Extracted material
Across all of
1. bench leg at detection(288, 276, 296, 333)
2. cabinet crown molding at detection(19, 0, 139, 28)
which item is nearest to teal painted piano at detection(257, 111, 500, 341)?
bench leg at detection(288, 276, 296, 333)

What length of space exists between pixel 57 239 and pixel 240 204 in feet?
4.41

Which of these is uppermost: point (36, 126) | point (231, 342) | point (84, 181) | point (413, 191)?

Task description
Present every line of the listing above as a numbered list, omitting the blank lines.

Written solution
1. Across all of
2. 1. bench leg at detection(288, 276, 296, 333)
3. 2. cabinet crown molding at detection(19, 0, 139, 28)
4. which item is nearest to teal painted piano at detection(257, 111, 500, 341)?
5. bench leg at detection(288, 276, 296, 333)
6. What length of space exists between pixel 57 239 and pixel 240 204 in feet?
7. 4.41
8. Which of these is uppermost: point (36, 126) | point (231, 342) | point (84, 181) | point (413, 191)?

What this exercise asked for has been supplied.